Текст для изучения:
Иными словами, литературой может стать все – но не все ею является. «Нулевая степень письма» заканчивается рассуждениями о том, что в литературе нет способа бегства за пределы литературы – но это только в том случае, если ты уже в ней. Розанов же как раз никоим образом «писателем» не является для самого себя – «писатель» это тот, кто «создает литературу», «творит образы», «работает с языком». Ничем подобным Розанов не собирался заниматься – сокрушаясь, что лишен писательского дара, самый простенький рассказ не в силах написать, вовсе ничего не может выдумать.

Исходный материал:
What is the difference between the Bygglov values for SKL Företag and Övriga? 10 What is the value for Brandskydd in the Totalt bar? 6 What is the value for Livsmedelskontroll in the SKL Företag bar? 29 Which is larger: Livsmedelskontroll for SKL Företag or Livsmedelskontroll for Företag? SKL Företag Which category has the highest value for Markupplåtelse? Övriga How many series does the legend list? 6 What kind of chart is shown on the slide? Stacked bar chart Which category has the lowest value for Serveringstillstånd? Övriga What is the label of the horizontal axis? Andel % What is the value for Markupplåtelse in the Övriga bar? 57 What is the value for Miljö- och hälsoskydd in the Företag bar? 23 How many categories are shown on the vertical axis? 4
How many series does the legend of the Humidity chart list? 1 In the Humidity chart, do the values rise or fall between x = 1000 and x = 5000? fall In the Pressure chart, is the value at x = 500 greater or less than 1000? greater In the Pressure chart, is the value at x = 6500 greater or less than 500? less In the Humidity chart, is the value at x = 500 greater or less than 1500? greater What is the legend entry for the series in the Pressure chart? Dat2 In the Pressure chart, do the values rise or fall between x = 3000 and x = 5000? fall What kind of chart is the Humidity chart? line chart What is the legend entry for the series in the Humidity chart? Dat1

Задание: Верните дословно фрагмент текста о Розанове, начиная со слов «Иными словами, литературой» и заканчивая словами «не может выдумать.». Опирайтесь только на текст.

Ожидаемый ответ:
Иными словами, литературой может стать все – но не все ею является. «Нулевая степень письма» заканчивается рассуждениями о том, что в литературе нет способа бегства за пределы литературы – но это только в том случае, если ты уже в ней. Розанов же как раз никоим образом «писателем» не является для самого себя – «писатель» это тот, кто «создает литературу», «творит образы», «работает с языком». Ничем подобным Розанов не собирался заниматься – сокрушаясь, что лишен писательского дара, самый простенький рассказ не в силах написать, вовсе ничего не может выдумать.